Si le Japon a déployé tardivement son réseau accélérométrique permanent (section 1.1), il inclut dès l’origine en 1952 des instruments en structures. En 1965, on compte 33 bâtiments instrumentés (ERI, 1965). Aujourd’hui, le Building Research Institute (BRI) japonais exploite 74 réseaux de stations dans des bâtiments. En 1965, la ville de Los Angeles vote une loi obligeant tous les bâtiments de plus de 10 étages à être équipés d’au moins 3 accélérographes. Ainsi, 50 bâtiments instrumentés permettent l’enregistrement du séisme de San Fernando en 1971. En 1972 est lancé le California Strong Motion Instrumentation Program (CSMIP) dont le but est d’obtenir des enregistrements accélérométriques de séismes, notamment dans les structures. 200 stations sont installées dans des bâtiments, 27 dans des barrages et 66 sur des ponts en Californie. En parallèle, au niveau fédéral, l’USGS exploite aujourd’hui 94 réseaux en structure, 69 dans des barrages et 14 sur des ponts à travers le programme NSMP (http://earthquake.usgs.gov/monitoring/nsmp/structures/).
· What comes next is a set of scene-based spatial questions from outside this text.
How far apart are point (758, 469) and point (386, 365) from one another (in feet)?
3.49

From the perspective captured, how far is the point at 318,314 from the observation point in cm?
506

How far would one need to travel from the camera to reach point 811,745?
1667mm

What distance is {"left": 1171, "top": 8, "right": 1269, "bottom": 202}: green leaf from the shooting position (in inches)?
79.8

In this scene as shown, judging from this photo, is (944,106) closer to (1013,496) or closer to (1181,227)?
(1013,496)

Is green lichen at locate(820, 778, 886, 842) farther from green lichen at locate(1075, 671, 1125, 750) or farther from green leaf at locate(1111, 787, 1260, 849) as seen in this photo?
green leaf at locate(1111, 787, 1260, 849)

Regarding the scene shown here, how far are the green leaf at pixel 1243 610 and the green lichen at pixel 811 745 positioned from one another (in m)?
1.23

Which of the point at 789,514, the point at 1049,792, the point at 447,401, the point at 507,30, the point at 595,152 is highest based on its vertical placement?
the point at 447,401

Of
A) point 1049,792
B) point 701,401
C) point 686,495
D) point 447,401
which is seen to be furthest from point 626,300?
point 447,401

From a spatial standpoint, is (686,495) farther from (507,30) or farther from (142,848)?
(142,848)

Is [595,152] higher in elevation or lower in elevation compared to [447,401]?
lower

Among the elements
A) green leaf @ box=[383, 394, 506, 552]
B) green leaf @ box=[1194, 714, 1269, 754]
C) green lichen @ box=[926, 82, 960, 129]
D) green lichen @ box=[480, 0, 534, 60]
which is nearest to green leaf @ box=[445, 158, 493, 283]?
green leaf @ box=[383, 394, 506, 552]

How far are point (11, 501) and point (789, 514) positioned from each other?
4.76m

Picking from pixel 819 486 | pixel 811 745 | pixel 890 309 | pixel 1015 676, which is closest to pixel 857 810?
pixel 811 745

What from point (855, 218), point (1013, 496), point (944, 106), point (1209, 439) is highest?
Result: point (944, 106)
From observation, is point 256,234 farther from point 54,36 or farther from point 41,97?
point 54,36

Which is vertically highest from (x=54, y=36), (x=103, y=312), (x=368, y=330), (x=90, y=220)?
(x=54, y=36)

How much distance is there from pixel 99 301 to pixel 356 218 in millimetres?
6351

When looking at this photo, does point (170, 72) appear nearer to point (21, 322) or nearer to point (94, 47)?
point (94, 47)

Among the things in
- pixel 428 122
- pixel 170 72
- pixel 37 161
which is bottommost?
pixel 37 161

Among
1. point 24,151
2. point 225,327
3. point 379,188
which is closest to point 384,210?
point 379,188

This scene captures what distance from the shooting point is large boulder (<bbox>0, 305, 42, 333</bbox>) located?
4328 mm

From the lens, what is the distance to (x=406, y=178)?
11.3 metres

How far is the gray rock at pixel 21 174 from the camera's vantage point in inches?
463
Depuis 1992, Taïwan possède également son programme d’enregistrement de mouvements forts en structures (CWB TSMIP) qui comporte aujourd’hui 58 réseaux en bâtiments. En Suisse, si l’on exclue les centrales nucléaires dont l’instrumentation a commencé en 1970 à Beznau, les premiers accélérographes ont été placés sur le barrage d’Emosson en 1975, avant même les installations en champ libre. Dans les années 1990, 5 barrages-voûtes ont été densément instrumentés (Emosson, Mauvoisin, Grande Dixence, Mattmark et Punt dal Gall), permettant des études internationales (p. ex. Darbre et al., 2000; Chopra et Wang, 2010) mais n’ont pas bénéficié de renouvellement depuis lors. L’Italie a lancé son propre programme au début des années 2000 et compte aujourd’hui 127 bâtiments, 7 ponts et 1 barrage instrumentés (Dolce et al., 2017). En France, le programme NBAP du RAP-RESIF, lancé en 2004, comporte 5 bâtiments instrumentés : l’Hôtel de Ville de Grenoble (Michel et al., 2010a), la Tour Ophite de Lourdes, la tour de la préfecture de Nice, le Centre de Découverte des Sciences de la Terre en Martinique (Guéguen, 2012) et le collège de Basse-Pointe en Martinique. En Nouvelle-Zélande, le programme BIP du réseau GeoNet a instrumenté 11 bâtiments et 3 ponts depuis 2007. D’autres pays possèdent des stations accélérométriques permanentes en bâtiments comme le Chili, le Mexique, la

Grèce, la Turquie, la Roumanie, la Moldavie, la Macédoine ou encore la Chine et la Corée du Sud. En outre, il est de plus en plus aisé de réaliser des instrumentations temporaires de structures afin d’analyser leur vibrations ambiantes : capteurs de plus en plus petits, synchronisation sans fils, etc. Par ailleurs, d’autres techniques voient le jour comme la vibrométrie LASER à longue distance qui pourrait permettre d’acquérir les vibrations de nombreux bâtiments en limitant les déplacements et sans devoir pénétrer dans les structures (Guéguen et al., 2010; Valla et al., 2015).